In France, too, the effects of the Corona pandemic left devastating marks on the balance sheets of the foodservice industry in 2020. The French trade magazine B.R.A. Tendances Restauration determined a minus of 30 percent in its sales analysis of the largest gastronomy businesses in France, which included a total of 220 companies in 2020.
Per unit, the decrease in turnover was even stronger with 31.5 percent. In the previous year, this had still grown by 2.7 percent, the total increase of the companies included in the ranking had increased by 6.9 percent. In view of these figures, it is little consolation that the number of units in the "Hexagone" rose by 2.3 percent. The average receipt was also 2.7 percent higher than in 2019.
Compared to the 47 percent drop in sales for the country's entire commercial catering industry, which was determined by the French research and consulting institute Food Service Vision in the "Révue Stratégique Food Service & Covid-19" for 2020, the 30 percent drop in the top 220 still looks tolerable. "The chain restaurant market has suffered less overall and has been more resilient than the independent restaurant sector," states François Blouin, founder and CEO of Food Service Vision, in B.R.A. Tendances Restauration 's report on the Top 220 ranking.
The institute justifies its findings with two factors: on the one hand with the typical offer category for the companies, on the other hand with the ability for further development.
Thus, on the one hand, there is a "segment/offer mix effect" that is favorable to chain stores, it said. "The snack product type, which is overrepresented among foodservice chains, was more resilient than the sit-down restaurant offering in the face of the 2020 health and economic crisis," Blouin explains. As a result, he says, quick-service restaurants have been better able to maintain their sales levels.

SET OF TASKS
a) Repeat the stretch from "The institute justifies" through "for further development." in the article on French foodservice sales in 2020, word for word.
b) Answer these questions from the article on French foodservice sales in 2020:
(i) How many companies did the B.R.A. Tendances Restauration sales analysis include in 2020?
(ii) According to Food Service Vision, by what percentage did sales drop for the country's entire commercial catering industry in 2020?
(iii) Who is the founder and CEO of Food Service Vision?
c) Please go on with the article on French foodservice sales in 2020, starting right after its final sentence.

STUDY MATERIAL
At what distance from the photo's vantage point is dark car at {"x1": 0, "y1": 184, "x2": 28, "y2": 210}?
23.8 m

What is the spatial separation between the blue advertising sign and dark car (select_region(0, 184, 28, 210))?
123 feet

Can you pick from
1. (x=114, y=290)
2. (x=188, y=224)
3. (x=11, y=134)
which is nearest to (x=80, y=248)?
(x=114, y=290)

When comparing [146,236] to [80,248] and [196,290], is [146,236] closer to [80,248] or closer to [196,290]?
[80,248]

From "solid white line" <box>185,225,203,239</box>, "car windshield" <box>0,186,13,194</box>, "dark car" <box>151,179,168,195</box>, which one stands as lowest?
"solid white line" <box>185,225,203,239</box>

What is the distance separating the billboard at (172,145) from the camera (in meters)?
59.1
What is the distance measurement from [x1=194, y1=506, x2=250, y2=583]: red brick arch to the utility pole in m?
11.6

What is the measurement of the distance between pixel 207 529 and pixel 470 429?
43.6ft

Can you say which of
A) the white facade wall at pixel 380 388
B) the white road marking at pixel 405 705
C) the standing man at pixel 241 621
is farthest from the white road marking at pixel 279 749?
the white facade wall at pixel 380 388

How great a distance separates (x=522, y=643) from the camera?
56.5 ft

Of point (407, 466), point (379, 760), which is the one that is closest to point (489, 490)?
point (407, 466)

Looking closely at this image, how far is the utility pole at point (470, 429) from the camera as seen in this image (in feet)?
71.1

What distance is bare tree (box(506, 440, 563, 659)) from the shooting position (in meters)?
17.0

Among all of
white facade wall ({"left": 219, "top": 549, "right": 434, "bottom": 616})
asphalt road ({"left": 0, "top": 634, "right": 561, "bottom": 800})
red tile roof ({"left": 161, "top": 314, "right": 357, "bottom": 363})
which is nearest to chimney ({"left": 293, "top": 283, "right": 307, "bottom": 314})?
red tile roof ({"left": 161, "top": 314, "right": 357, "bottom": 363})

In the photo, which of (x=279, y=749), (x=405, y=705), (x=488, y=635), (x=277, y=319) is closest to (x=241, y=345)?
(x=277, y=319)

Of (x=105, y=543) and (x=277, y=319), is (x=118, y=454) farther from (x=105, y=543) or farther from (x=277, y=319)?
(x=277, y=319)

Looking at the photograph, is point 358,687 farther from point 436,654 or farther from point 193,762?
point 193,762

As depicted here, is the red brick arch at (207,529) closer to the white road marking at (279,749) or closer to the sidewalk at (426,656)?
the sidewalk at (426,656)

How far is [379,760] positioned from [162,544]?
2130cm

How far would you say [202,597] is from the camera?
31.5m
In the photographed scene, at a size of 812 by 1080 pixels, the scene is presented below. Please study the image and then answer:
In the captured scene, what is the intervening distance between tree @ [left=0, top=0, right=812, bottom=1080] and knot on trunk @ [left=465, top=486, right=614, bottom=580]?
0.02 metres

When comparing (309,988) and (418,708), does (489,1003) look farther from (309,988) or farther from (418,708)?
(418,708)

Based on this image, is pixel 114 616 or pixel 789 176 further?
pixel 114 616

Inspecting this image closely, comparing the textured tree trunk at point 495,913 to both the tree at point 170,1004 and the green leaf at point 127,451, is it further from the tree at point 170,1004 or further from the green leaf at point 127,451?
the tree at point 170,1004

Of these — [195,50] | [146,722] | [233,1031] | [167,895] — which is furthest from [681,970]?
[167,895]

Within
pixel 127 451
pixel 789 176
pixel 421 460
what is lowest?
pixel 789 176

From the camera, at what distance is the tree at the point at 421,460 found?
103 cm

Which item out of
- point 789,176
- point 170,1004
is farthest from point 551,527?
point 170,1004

RESULTS IN ORDER
a)
The institute justifies its findings with two factors: on the one hand with the typical offer category for the companies, on the other hand with the ability for further development.

b)
(i) 220 companies
(ii) 47 percent
(iii) François Blouin

c)
In addition, the former have longer experience with out-of-home sales and delivery services compared to traditional restaurants - the very types of consumption that have gone through the roof in 2020. And, of course, they traditionally offer the types of products that are better suited to these forms of sales.
The second reason for the difference in crisis resilience, according to B.R.A. Tendances Restauration, is the opportunities seized for further development. For example, system restaurateurs have worked to expand their network even during the pandemic compared to stand-alone restaurants - especially from the quick service segment, which accounts for 92 percent of new openings.
Marie Blachère moved up from 7th to 3rd place in the 2020 ranking with sales of €477m. Yum! climbed 2 places with Kentucky Fried Chicken, which just missed out on the podium with sales of €473m.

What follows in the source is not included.